## GOAL
Reproduce every line of the part that opens with the line containing "What is the exact" and closes with the line containing "24453 millimetres". Shift each distance figure in its answers up by 121 and leave everything else unchanged.

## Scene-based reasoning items
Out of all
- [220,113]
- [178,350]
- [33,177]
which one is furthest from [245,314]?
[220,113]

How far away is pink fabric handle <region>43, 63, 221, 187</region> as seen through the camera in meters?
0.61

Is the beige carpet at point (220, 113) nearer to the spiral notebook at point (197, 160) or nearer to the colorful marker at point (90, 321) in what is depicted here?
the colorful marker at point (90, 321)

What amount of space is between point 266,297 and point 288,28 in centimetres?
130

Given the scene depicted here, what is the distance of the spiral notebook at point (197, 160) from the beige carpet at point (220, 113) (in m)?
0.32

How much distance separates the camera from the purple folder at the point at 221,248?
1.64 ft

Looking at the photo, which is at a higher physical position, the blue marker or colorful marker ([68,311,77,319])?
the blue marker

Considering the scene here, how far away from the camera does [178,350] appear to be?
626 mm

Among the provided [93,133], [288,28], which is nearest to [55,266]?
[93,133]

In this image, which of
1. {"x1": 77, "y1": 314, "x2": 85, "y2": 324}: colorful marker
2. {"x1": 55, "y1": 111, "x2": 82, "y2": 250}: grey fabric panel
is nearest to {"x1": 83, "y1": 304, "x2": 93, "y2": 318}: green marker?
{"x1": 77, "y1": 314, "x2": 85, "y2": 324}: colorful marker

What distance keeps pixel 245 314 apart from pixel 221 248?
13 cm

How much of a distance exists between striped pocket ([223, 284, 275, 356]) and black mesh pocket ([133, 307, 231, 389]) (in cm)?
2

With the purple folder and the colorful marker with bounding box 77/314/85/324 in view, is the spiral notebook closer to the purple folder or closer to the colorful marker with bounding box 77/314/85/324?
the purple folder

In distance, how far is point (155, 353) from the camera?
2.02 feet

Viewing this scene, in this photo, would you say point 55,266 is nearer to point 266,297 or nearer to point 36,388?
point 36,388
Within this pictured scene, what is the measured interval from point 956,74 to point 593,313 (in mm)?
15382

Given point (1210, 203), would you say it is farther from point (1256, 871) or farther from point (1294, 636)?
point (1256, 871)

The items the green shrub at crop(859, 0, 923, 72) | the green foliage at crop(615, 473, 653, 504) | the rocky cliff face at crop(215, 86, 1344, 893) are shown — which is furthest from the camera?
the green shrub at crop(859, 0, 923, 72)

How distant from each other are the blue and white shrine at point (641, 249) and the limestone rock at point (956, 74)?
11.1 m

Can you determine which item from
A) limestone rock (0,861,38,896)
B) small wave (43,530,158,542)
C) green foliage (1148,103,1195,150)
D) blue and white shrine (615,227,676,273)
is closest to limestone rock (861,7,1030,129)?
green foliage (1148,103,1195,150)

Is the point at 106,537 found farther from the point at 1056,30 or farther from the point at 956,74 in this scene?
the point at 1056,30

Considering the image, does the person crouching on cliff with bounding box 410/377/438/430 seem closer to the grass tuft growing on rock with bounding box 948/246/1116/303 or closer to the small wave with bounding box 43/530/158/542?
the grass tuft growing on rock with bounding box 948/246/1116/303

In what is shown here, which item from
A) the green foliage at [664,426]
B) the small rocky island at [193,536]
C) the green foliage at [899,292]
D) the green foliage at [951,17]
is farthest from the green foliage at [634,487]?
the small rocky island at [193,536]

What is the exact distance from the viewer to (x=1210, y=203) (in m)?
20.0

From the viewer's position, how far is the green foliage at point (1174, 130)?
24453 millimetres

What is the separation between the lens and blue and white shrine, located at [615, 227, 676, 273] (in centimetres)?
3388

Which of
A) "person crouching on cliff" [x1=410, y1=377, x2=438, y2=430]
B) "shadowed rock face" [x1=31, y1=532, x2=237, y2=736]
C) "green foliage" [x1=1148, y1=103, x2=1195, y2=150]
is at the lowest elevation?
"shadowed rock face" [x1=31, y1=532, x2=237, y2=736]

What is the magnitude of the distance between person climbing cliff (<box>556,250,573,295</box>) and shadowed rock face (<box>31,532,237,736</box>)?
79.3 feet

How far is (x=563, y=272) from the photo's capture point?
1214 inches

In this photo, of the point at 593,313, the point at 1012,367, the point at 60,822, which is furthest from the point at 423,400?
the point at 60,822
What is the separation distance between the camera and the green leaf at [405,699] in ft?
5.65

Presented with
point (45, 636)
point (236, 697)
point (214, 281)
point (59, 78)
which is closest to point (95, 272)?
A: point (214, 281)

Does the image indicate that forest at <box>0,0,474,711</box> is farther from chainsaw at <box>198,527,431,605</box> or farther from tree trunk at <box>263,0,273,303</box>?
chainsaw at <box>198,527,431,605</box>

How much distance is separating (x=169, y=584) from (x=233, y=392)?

## EXERCISE SOLUTION
What is the exact distance from the viewer to (x=1210, y=203) (in m)?
141.0

From the viewer's position, how far is the green foliage at point (1174, 130)?
24574 millimetres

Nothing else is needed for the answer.